Relevancy for every found document is calculated as the cosine of the angle formed by two weights vectors, the vector for the search query and the vector for the found document. The number of coordinates in the vectors is equal to the number of the words in the search query (NumWords) multiplied by the number of the active sections, defined by the NumSections command: NumWords * NumSections. Every coordinate in the vector corresponds to one word in one section, the coordinate value consists of thee factors:
section_weight, according to the wf value for this section (see the Section called Changing weights of the different document parts at search time).
word_weight, depending on whether this word is the original word from the search query typed by the user, or the word is a generated form such as a synonym or a stemming form.
Note: You can change the weight of the generated forms using the WordFormFactor command.
word_frequency - the frequency of the word in the section, with the WordDensityFactor value taken into account.
<HTML>
  <HEAD>
    <TITLE>
      Test
    </TITLE>
  </HEAD>
  <BODY>
    This is a test document to test the score value 
  </BODY>
</HTML>
  Also, for similicity reasons, imagine that
  NumSections is set
  to 2 (that is only the body and 
  title sections are active),
  wf is set to
  its default value (weight factors for alls sections are
  equal to 1), and
  WordDensityFactor
  is set to 255 (the strongest density effect).
  mnoGoSearch will use these two vectors to calculate relevancy:
Vq= (1, 1, 1, 1)for the search query and
Vd= (1, 0, 0.2, 0.1)for the above document, calculated as follows:
        The word test appears once in the section
        title and its word_frequency
        is 1,
        wf[title]=1,
        word_weight=1.
        Therefore, Vd[1]=1 * 1 * 1 =
        1.
        
        The word document does not appear
        in the section title at all,
        therefore, Vd[2]=0.
        
        The word test appears two times in the section
        body, with 10
        words total. word_frequency
        is 2/10.
        wf[body] is 1.
        word_weight is 1.
        Therefore, Vd[3] = 2/10 * 1 * 1 = 0.2.
        
        The word document appears once in the section
        body which is total 10
        words long. word_frequency
        is 1/10.
        wf[body] is 1.
        word_weight is 1.
        Therefore, Vd[4] = 1/10 * 1 * 1 = 0.1.
        
The cosine value value for the above two vectors is 0.634335.
  Now imagine that we set wf to "1111181"

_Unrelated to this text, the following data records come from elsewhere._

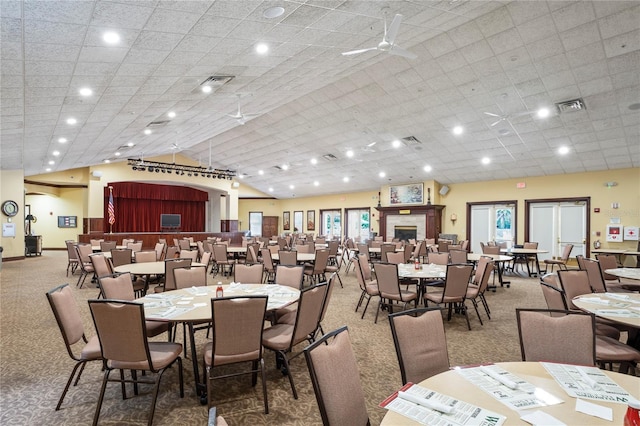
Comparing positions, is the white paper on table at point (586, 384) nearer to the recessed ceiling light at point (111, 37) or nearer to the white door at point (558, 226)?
the recessed ceiling light at point (111, 37)

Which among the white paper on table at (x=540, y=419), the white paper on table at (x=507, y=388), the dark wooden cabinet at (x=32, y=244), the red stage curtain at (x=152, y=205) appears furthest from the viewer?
the red stage curtain at (x=152, y=205)

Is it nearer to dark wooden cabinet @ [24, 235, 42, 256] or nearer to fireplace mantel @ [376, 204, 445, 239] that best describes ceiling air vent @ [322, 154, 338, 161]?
fireplace mantel @ [376, 204, 445, 239]

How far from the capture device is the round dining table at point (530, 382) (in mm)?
1473

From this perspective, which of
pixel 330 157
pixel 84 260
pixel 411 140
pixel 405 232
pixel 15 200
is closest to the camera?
pixel 84 260

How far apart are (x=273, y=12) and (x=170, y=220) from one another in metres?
18.6

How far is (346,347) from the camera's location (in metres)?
1.91

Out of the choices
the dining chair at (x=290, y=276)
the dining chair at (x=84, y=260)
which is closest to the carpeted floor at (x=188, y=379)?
the dining chair at (x=290, y=276)

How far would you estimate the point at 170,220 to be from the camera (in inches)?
822

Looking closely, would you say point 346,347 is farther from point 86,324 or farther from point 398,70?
point 398,70

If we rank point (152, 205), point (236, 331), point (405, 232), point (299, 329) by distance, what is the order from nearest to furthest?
point (236, 331), point (299, 329), point (405, 232), point (152, 205)

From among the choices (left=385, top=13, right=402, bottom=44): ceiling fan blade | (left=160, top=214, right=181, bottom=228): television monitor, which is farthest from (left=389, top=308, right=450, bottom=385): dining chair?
(left=160, top=214, right=181, bottom=228): television monitor

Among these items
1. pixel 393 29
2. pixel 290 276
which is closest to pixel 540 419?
pixel 290 276

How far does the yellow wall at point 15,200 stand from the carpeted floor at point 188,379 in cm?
895

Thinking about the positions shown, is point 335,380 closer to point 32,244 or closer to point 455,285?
point 455,285
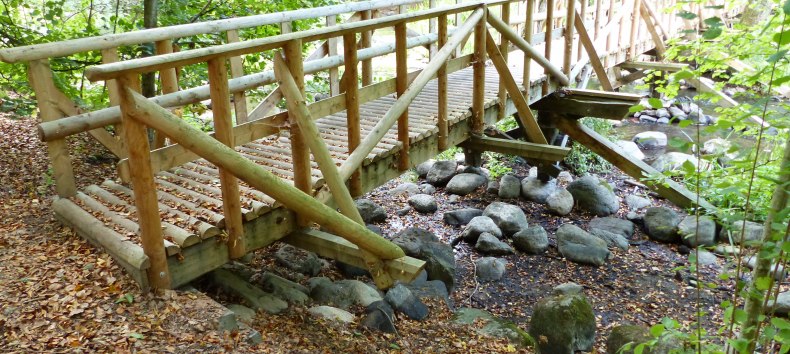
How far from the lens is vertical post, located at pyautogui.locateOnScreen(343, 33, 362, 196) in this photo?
4.62 m

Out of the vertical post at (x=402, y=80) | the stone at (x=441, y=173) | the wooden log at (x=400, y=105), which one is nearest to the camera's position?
the wooden log at (x=400, y=105)

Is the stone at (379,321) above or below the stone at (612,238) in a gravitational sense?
above

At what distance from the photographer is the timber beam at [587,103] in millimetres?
8200

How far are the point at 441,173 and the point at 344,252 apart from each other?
613 cm

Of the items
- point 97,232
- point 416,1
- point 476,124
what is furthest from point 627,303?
point 97,232

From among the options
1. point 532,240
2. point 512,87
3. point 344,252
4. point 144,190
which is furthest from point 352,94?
point 532,240

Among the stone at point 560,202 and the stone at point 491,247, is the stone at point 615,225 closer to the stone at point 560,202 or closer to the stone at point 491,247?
the stone at point 560,202

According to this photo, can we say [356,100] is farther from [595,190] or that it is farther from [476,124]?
[595,190]

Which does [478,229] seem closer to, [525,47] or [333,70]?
[525,47]

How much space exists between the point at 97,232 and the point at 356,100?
2.11 meters

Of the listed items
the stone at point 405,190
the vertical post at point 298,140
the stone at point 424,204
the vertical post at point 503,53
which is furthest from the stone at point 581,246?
the vertical post at point 298,140

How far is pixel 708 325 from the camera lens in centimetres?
623

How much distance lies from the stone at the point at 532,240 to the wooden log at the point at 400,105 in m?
3.17

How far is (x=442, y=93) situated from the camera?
5984 millimetres
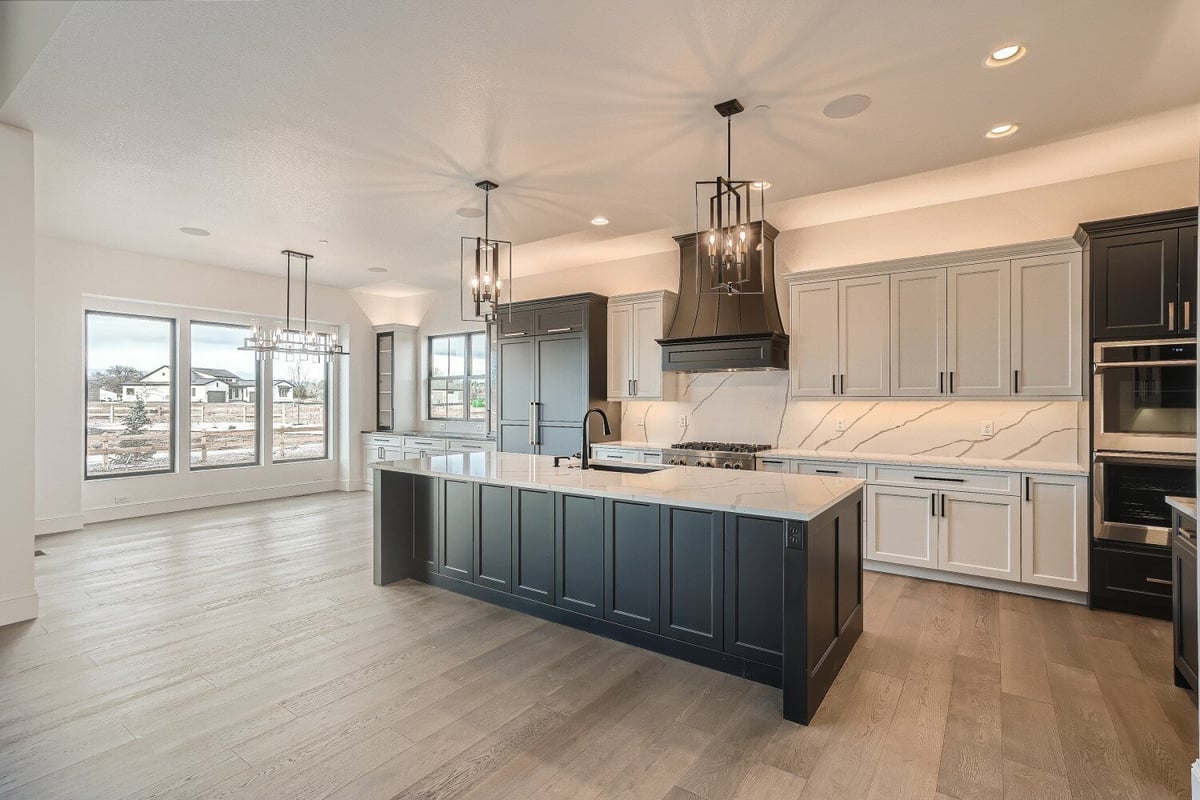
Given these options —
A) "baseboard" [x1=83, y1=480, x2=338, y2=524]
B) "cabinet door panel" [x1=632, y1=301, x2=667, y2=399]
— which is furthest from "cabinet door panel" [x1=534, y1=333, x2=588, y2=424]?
"baseboard" [x1=83, y1=480, x2=338, y2=524]

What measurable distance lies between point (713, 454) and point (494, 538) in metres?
2.11

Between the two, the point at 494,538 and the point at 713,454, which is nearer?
the point at 494,538

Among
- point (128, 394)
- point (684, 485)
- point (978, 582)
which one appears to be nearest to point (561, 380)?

  and therefore made the weight factor for the section
  title higher. Now relevancy will be calculated
  using these two vectors:
Vq= (8, 8, 1, 1)for the search query and
Vd= (8, 0, 0.2, 0.1)for the above document, which will result in the relevancy value 0.704660.
The relevancy value calculated as explained above is further mixed with various other parameters to get the final score value, for example the average distance between the words in the document, the distance of the words from the beginning of the section, and the other parameters listed in the Section called Commands affecting document score .
Note: In the default configuration mnoGoSearch produces quite small score values, because it expects the words to be found in up to 256 sections and therefore uses the 256 coordinate vectors. Have a look into NumSections search.htm command description how to specify the real number of sections and thus increase the score values. Changing NumSections does not affect the document order, it only changes the absolute score values for all documents.
Starting from the version 3.3.7, mnoGoSearch allows to debug score values calculated for the documents found and thus helps to find a combination of all score factors which is the best for you. In order to debug score values go through these steps:
<--restop-->
....
[DebugScore: $(DebugScore)]
<--/restop-->
        
<--res-->
....
[ID=$(ID)]
<--/res-->
        Note: Now URL will look approximately like this:
http://hostname/cgi-bin/search.cgi?q=test+query&DebugURLID=100
DebugScore: url_id=100 RDsum=98 distance=84 (84/1) minmax=0.99091089
            density=0.00196271 numword=0.90135133 wordform=0.00000000
        It will give you an idea why the score value for the
        selected document is too high or too low and help
        to fine tune various parameters
        like WordDistanceWeight
        or  WordDensityFactor.
      Note: Score debug information is currently displayed only for queries with multiple search words. Queries with a single search word don't return debug information.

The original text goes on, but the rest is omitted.